PROVIDED TEXT

═══

Other suitable encapsulating materials are described in reference texts known to those of skill in the art, such as H. Scherz, Hydrokolloide: Stabilisatoren, Dickungs- und Geliermittel in Lebensmitteln, Band 2 der Schriftenreihe Lebensmittelchemie, Lebensmittelqualitat, Behr's Verlag GmbH & Co., Hamburg, 1996. The encapsulation is a well-known process to a person skilled in the art, and may be performed, for instance, by using techniques such as spray-drying, agglomeration or yet extrusion; or consists of a coating encapsulation, including coacervation and complex coacervation techniques.

Other exemplary solid carriers include core-shell capsules with resins of aminoplast, polyamide, polyester, polyurea or polyurethane type, and mixtures threof, made using techniques well-known to those of ordinary skill in the art, such as phase separation induced by polymerization, interfacial polymerization, coacervation, or a combination thereof, optionally in the presence of a polymeric stabilizer or of a cationic copolymer.

═══

DATA LISTING
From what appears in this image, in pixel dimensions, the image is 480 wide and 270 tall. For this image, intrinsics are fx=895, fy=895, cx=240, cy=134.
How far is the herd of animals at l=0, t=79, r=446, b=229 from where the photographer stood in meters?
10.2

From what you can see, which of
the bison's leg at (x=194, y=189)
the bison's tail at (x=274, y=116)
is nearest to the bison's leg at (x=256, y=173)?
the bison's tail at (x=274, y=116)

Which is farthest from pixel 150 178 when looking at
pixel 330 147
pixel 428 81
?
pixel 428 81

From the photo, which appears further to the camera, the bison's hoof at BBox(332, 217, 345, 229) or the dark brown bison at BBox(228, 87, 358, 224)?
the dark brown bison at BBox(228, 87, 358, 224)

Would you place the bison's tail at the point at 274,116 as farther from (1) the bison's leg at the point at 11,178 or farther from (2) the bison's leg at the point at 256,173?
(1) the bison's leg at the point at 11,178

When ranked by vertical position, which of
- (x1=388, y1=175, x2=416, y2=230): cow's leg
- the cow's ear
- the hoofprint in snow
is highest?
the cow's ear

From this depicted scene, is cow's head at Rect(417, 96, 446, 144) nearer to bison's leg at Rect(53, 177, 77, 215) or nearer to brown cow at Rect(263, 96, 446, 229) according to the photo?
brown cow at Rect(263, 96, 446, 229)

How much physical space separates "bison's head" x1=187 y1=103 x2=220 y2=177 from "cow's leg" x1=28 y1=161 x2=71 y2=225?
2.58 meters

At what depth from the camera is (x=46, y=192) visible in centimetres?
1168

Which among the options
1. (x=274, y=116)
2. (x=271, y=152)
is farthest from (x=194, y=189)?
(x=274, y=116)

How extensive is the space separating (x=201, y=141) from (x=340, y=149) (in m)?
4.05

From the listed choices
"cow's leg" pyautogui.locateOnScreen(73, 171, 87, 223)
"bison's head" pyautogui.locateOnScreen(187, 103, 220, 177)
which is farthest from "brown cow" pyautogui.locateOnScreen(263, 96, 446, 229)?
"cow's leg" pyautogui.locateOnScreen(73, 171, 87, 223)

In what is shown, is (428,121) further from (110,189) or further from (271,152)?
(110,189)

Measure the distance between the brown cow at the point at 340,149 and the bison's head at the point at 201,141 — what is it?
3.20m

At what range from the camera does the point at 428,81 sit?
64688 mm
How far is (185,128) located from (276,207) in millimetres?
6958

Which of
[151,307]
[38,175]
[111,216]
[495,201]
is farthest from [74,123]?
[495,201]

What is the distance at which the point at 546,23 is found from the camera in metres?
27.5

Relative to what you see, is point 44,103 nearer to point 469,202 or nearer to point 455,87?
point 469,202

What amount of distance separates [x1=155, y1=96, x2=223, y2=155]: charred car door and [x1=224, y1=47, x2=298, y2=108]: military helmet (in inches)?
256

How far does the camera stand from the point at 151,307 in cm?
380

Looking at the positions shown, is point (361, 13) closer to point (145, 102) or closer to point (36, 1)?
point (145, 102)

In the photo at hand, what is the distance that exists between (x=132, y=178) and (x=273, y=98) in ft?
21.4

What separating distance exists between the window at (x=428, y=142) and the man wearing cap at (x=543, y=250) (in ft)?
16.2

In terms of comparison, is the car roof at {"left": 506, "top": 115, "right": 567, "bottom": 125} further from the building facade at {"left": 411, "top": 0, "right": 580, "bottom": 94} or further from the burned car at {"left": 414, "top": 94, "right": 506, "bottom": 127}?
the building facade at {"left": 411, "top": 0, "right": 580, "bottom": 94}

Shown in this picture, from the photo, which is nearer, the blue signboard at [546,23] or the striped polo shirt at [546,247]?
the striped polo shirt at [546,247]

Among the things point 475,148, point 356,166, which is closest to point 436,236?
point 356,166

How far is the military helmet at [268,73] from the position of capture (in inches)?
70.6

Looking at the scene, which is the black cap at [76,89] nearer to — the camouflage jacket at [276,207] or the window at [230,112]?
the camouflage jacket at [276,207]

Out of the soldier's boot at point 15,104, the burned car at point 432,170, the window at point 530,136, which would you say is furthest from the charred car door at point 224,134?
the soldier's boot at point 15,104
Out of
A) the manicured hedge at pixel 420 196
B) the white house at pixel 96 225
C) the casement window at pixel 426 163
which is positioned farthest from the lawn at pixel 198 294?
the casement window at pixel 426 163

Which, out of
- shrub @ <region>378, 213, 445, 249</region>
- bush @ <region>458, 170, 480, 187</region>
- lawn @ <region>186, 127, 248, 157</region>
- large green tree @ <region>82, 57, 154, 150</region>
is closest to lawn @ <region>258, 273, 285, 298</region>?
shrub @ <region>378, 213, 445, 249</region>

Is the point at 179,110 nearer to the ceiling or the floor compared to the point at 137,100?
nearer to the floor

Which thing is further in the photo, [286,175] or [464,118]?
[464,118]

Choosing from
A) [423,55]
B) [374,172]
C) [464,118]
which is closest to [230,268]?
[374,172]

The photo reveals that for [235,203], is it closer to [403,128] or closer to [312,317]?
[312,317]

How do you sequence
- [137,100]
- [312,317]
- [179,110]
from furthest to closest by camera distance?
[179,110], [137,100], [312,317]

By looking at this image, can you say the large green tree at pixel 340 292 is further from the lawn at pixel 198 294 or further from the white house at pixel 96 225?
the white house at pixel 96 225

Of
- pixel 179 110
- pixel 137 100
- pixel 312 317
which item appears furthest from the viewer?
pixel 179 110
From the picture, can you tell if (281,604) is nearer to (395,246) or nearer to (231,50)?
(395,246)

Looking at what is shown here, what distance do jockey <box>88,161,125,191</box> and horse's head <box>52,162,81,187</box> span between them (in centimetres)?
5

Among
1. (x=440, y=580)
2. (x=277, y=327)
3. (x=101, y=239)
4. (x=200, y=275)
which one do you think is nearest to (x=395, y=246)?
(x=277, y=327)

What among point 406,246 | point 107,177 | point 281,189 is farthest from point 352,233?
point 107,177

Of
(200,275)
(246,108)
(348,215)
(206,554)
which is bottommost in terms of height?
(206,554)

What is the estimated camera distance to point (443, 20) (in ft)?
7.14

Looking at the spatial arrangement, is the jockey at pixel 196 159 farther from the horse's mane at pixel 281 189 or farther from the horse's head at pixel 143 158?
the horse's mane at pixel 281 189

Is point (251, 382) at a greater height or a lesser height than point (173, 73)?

═══

PROMPT A
Do these statements agree with the passage on encapsulating materials? Answer yes or no for each and quote the words from the passage that decide it.
(i) Spray-drying is named as one technique for carrying out the encapsulation.
(ii) The core-shell capsules must always be made in the presence of a polymeric stabilizer.
(iii) The reference text by H. Scherz was published in Berlin.
PROMPT B
Can you pick up the passage on encapsulating materials after its last sentence and continue it?
The entries are not needed here.

TASK OUTPUT A
(i) Yes: "by using techniques such as spray-drying, agglomeration or yet extrusion"
(ii) No: "optionally in the presence of a polymeric stabilizer or of a cationic copolymer"
(iii) No: "Behr's Verlag GmbH & Co., Hamburg, 1996"

TASK OUTPUT B
Resins may be produced by the polycondensation of an aldehyde (e.g., formaldehyde, 2,2-dimethoxyethanal, glyoxal, glyoxylic acid or glycolaldehyde, and mixtures thereof) with an amine such as urea, benzoguanamine, glycoluryl, melamine, methylol melamine, methylated methylol melamine, guanazole and the like, as well as mixtures thereof. Alternatively, one may use preformed resins like alkylolated polyamines such as those commercially available under the trademark Urac® (origin: Cytec Technology Corp.), Cymel® (origin: Cytec Technology Corp.), Urecoll® or Luracoll® (origin: BASF).

Other suitable resins are the those produced by the polycondensation of a polyol, like glycerol, and a polyisocyanate, for example, a trimer of hexamethylene diisocyanate, a trimer of isophorone diisocyanate or xylylene diisocyanate or a Biuret of hexamethylene diisocyanate or a trimer of xylylene diisocyanate with trimethylolpropane (marketed as Takenate® by Mitsui Chemicals), among which a trimer of xylylene diisocyanate with trimethylolpropane and a Biuret of hexamethylene diisocyanate are of mention.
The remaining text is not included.